→ **INPUT ROWS**:

•••

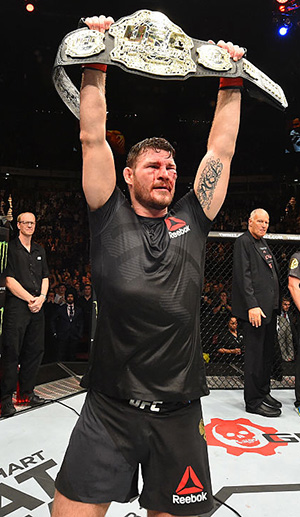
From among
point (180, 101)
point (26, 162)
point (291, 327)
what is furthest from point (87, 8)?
point (291, 327)

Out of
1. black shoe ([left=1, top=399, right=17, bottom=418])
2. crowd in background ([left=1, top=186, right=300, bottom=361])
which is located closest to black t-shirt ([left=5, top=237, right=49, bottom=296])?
black shoe ([left=1, top=399, right=17, bottom=418])

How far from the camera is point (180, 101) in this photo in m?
9.64

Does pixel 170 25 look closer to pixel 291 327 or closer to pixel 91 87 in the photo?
pixel 91 87

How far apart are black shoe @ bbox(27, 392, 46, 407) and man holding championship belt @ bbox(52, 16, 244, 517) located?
2.25 m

•••

→ **GOAL OF THE EXERCISE**: Copy out all of the entries above word for word, answers included, but leave out the pictures.

→ **FINAL RESULT**:
From among
point (180, 101)
point (26, 162)
point (291, 327)
what is furthest from point (87, 8)?
point (291, 327)

Out of
1. black shoe ([left=1, top=399, right=17, bottom=418])
2. crowd in background ([left=1, top=186, right=300, bottom=361])
which is located closest to black t-shirt ([left=5, top=237, right=49, bottom=296])?
black shoe ([left=1, top=399, right=17, bottom=418])

How far from the camera is point (180, 101) in this photo in m?
9.64

Does pixel 170 25 look closer to pixel 291 327 or closer to pixel 91 87 in the photo?
pixel 91 87

How far apart are black shoe @ bbox(27, 392, 46, 407) and man holding championship belt @ bbox(52, 16, 244, 517) located?
2.25 m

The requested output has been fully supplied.